Het was kerstavond en professor Andersen had een kerstboom in zijn woonkamer staan. Hij staarde ernaar. ‘Dat moet ik zeggen’, dacht hij, ‘Ja, dat moet ik waarlijk zeggen.’ Toen draaide hij zich om en drentelde door de kamer terwijl hij naar de kerstliederen op de tv luisterde. ‘Ja, dat moet ik zeggen’, herhaalde hij, ‘Ja, wat moet ik zeggen?’, voegde hij er toen aan toe, nadenkend. Hij keek naar de mooi gedekte tafel in de eetkamer. Gedekt voor één. ‘Merkwaardig hoe diep het zit’, ging hij verder, hoofdschuddend. Hij verheugde zich op het diner. Onder de kerstboom lagen twee pakjes, van elk van zijn volwassen neefs één.
De 55-jarige literatuurprofessor gelooft niet in God of Jezus. Maar hij hecht toch aan kerstavond, dat hij op de traditionele manier viert. ‘s Avonds laat staat hij nog even voor het raam, na een paar glaasjes.
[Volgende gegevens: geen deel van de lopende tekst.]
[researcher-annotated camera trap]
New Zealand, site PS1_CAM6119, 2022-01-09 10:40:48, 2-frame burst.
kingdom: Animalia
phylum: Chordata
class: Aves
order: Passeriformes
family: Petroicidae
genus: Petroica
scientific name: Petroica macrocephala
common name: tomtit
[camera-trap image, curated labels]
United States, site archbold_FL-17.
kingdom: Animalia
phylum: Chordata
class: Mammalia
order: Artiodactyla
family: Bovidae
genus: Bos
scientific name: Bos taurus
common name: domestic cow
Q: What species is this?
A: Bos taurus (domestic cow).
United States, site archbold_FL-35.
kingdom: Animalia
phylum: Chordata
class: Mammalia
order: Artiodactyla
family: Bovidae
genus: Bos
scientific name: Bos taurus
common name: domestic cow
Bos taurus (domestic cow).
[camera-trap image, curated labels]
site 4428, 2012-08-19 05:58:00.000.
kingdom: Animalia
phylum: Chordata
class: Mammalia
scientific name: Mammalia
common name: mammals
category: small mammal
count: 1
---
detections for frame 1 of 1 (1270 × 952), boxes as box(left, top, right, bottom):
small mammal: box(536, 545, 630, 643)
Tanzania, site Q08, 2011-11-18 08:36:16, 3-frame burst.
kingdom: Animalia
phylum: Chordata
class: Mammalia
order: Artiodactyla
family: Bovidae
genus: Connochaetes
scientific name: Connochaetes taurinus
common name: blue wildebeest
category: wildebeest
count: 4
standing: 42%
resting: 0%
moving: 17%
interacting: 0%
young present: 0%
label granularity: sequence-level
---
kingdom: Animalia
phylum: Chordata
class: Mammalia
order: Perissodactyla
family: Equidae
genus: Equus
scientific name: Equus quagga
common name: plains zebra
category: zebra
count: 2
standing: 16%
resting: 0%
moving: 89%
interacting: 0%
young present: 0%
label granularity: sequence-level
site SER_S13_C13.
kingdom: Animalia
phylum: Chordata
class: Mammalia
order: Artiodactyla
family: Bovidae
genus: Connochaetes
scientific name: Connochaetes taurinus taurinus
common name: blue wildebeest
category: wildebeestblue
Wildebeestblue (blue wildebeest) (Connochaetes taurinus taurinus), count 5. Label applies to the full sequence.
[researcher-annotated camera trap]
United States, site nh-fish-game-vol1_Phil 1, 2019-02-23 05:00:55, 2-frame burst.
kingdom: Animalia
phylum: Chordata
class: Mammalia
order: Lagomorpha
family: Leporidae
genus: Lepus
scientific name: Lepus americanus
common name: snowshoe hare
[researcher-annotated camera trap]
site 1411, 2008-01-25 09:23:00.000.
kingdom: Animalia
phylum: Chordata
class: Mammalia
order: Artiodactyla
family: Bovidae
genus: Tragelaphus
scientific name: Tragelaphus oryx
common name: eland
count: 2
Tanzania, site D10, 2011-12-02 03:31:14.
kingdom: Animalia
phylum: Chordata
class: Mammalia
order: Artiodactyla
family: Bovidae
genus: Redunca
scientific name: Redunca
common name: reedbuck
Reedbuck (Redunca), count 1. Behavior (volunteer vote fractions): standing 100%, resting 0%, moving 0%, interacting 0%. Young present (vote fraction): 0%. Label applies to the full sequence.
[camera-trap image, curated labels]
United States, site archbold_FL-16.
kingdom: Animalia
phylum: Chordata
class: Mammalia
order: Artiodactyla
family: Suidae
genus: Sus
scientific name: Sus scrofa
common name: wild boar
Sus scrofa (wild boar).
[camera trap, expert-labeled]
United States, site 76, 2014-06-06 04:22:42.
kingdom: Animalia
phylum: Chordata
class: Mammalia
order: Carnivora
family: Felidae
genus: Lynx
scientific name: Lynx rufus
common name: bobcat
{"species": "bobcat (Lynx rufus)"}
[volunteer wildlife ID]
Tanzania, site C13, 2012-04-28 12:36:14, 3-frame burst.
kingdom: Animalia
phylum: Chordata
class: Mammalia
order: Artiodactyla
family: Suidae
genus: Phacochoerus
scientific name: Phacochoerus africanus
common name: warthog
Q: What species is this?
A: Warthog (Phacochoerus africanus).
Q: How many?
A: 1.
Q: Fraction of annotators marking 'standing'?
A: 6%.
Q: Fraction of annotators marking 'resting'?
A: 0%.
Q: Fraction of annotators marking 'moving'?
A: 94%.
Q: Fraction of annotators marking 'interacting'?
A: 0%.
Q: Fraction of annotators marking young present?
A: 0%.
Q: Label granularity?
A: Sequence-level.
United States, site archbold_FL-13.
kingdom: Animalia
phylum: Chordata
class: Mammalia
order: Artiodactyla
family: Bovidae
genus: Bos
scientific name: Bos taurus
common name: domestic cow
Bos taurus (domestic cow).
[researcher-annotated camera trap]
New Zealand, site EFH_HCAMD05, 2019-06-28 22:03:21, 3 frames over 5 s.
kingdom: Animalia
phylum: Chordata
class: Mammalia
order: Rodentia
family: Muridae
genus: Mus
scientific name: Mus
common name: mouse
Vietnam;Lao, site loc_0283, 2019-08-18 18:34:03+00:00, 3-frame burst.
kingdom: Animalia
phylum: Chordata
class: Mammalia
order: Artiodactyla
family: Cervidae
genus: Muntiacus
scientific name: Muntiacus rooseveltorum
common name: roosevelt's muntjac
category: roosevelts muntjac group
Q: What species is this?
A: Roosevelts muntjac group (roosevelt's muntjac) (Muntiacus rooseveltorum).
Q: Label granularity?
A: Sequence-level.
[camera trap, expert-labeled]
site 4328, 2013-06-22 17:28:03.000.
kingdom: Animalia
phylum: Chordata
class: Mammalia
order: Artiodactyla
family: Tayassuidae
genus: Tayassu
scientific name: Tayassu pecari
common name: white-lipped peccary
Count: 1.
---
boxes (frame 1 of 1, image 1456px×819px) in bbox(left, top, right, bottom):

Dan ziet hij een moord gebeuren in de flat aan de overkant.
Professor Andersen natt lijkt in het begin op een krim, er zijn bijvoorbeeld overeenkomsten met Hitchcocks Rear Window. Maar in plaats van dat de held de moord oplost en zorgt dat de dader wordt opgepakt, raakt de professor in een soort geestelijke verlamming. Hij krijgt het niet voor elkaar om de politie te bellen. Na een tijdje gaat hij zelfs contact zoeken met de moordenaar.
Dag Solstad: Professor Andersens natt. Forlaget Oktober, 1996.
Tot hoeveel adventsdagen ga je eigenlijk? 40?
Ik ga tot 24, kerstavond.
Ok. Succes de laatste dagen.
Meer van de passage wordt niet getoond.